__Exercise directions__.
Which lines in the listing below contain the word "farthest"? Show each of those lines in full.

__Records for processing__.
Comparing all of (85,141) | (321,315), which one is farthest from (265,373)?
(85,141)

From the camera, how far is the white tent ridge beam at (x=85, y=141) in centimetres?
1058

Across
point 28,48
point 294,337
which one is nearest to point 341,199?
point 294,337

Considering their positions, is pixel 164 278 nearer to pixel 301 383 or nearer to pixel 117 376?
---
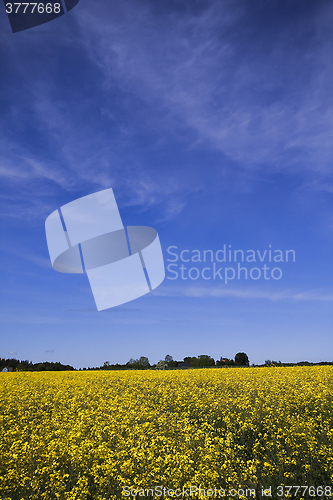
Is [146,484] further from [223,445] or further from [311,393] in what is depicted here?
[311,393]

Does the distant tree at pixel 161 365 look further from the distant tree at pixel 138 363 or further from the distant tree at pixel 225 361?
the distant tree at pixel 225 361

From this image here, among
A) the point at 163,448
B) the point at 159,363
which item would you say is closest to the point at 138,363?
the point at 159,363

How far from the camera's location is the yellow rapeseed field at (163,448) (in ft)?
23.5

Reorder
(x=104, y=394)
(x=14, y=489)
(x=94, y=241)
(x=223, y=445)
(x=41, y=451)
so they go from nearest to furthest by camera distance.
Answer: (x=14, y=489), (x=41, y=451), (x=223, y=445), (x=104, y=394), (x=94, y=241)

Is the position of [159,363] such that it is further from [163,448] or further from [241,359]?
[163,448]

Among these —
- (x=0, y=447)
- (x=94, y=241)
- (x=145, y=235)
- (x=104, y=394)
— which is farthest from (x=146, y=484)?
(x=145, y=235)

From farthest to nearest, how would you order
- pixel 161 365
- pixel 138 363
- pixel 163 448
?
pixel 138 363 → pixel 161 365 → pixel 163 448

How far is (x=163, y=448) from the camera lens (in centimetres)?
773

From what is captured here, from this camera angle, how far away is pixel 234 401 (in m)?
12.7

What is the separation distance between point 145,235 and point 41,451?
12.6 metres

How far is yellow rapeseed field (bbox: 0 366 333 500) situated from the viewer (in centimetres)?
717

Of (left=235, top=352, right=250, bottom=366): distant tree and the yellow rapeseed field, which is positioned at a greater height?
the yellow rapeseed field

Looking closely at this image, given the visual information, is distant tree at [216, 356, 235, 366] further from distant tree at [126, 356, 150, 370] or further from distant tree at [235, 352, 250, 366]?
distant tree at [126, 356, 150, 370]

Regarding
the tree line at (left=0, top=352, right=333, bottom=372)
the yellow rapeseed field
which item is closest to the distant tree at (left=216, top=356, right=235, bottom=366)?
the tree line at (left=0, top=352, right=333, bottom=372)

__Reply__.
Comparing all of (85,141) | (321,315), which one is farthest from (265,373)?
— which is farthest from (x=146, y=484)?
From farthest to nearest, how would you order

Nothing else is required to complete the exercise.